» **TASK INPUT**
++++++++

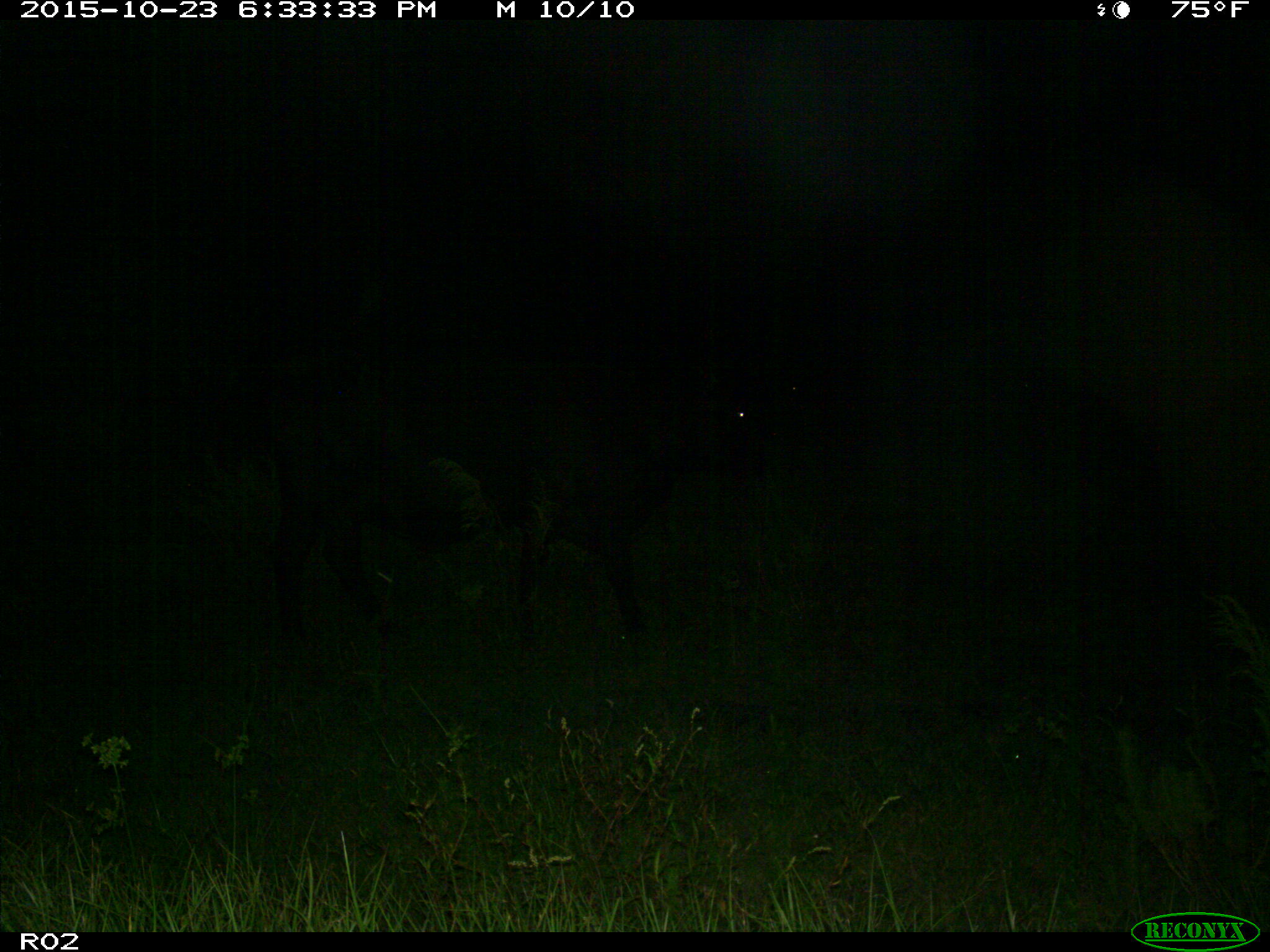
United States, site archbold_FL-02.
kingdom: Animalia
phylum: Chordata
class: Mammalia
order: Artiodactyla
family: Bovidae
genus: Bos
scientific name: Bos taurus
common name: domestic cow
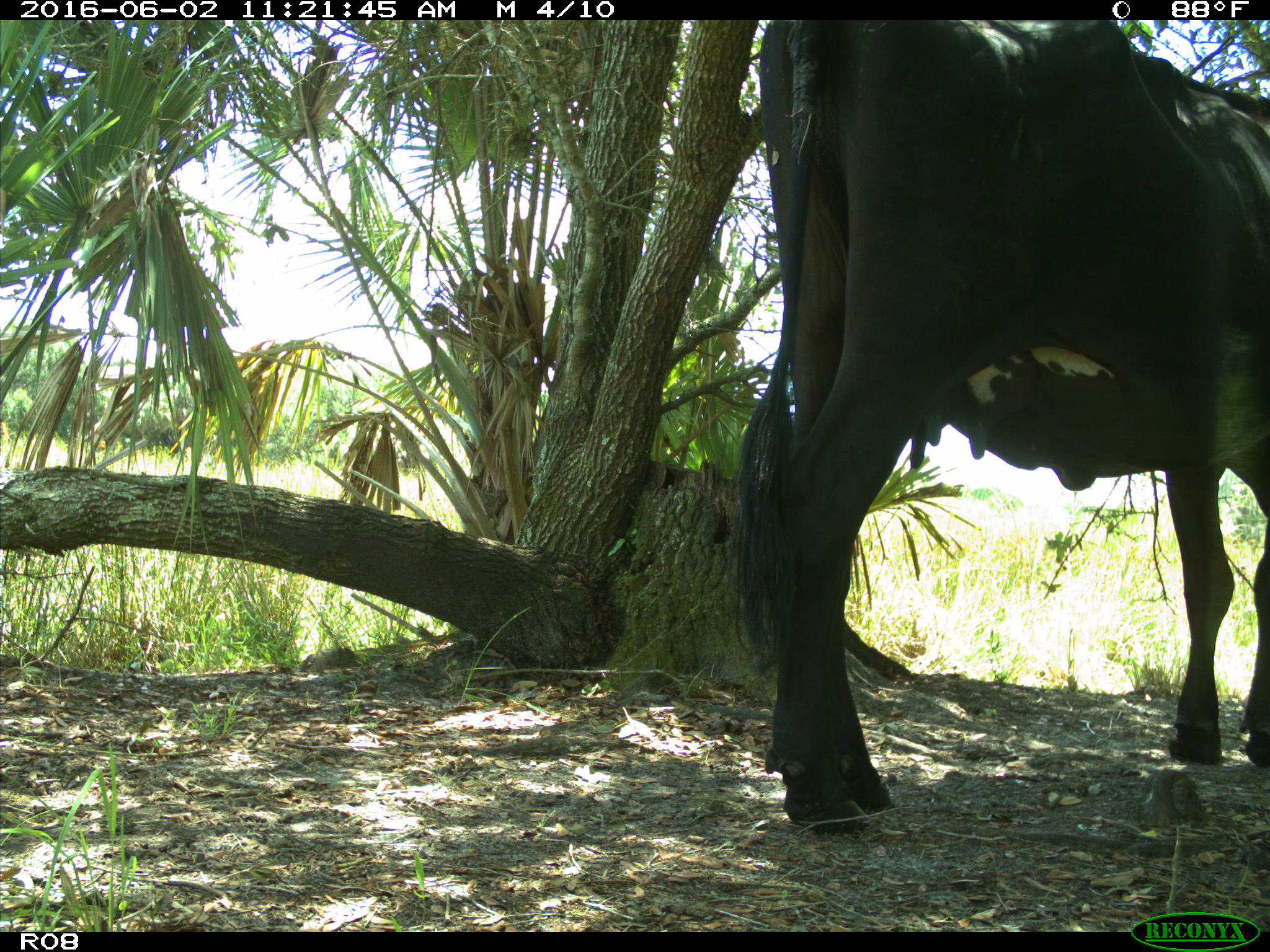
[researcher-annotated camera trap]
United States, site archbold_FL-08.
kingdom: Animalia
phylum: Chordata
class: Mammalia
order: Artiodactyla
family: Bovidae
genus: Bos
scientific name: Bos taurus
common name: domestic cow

++++++++

» **WHAT THE EXERCISE ASKS**
Where a line above holds the word "United", copy it.

» **YOUR RESPONSE**
United States, site archbold_FL-02.
United States, site archbold_FL-08.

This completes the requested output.